Problem statement -
Answer these from the article below about free removal of Kanye West tattoos:
(a) On what date did NAAMA announce the offer, and on which platform?
(b) How many clients have started laser removal, and how many have booked consultations?
(c) Which existing NAAMA project did the initiative grow out of?
Excerpt provided section start
NAAMA, a London-based tattoo removal studio, announced it would be offering the free removal in an Instagram post on November 15. In October, West went on an antisemitic tirade on social media and donned a “White Lives Matter” T-shirt, which triggered businesses like Adidas and Balenciaga to end their partnerships with the rapper and designer. The comments followed West’s yearslong public lurch toward the far right, including praise for Donald Trump, a longtime obsession with Hitler, and calling slavery a “choice” in interviews.

The Kanye West tattoo removal initiative has received “global interest and a great response,” said Briony Garbett, NAAMA’s CEO, in an email to CNN.

“It seems there are a few former fans with tattoo regret,” he added.

So far, three clients have already begun laser removal on their Kanye West tattoos, and 10 more have booked consultation appointments. The process involves using intense pulses of light to break up the tattoo ink, which is eventually cleared away by the immune system, according to NAAMA’s website.

“When you have a tattoo inspired by someone you admire and they start making headlines for all the wrong reasons, it’s not exactly something you want to wear on your sleeve that you are or were a fan,” said Garbett. “With that in mind, we wanted to come to the aid of those who are embarrassed about their Kanye West inspired tattoos and are offering complimentary treatment for all UK fans that want them removed.”

One of the clients the studio is currently treating faced social media trolling because of her Kanye West-inspired tattoo, according to Garbett.

The Kanye West initiative was born out of the studio’s existing “Second Chances” project, which provides free laser tattoo removal for clients with gang tattoos, hate symbols, or other traumatic or triggering tattoos.

“We understand that tattoos can be triggering for some people and not everyone can afford to remove their tattoos,” said Garbett.

The treatment would typically cost around £2,000, or $2,456, depending on the size of the tattoo and the number of treatments needed.

West has continued to make antisemitic comments even as businesses have abandoned their partnerships with the disgraced musician. On Tuesday, West appeared on Alex Jones’ show, where he continued to praise Hitler and promote antisemitic conspiracy theories.
Excerpt provided section end
Recorded data section start
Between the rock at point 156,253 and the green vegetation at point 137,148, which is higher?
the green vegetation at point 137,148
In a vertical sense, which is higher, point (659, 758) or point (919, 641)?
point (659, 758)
Recorded data section end
Answer to this exercise -
(a) November 15, in an Instagram post.
(b) Three have started removal, and 10 more have booked consultations.
(c) The "Second Chances" project.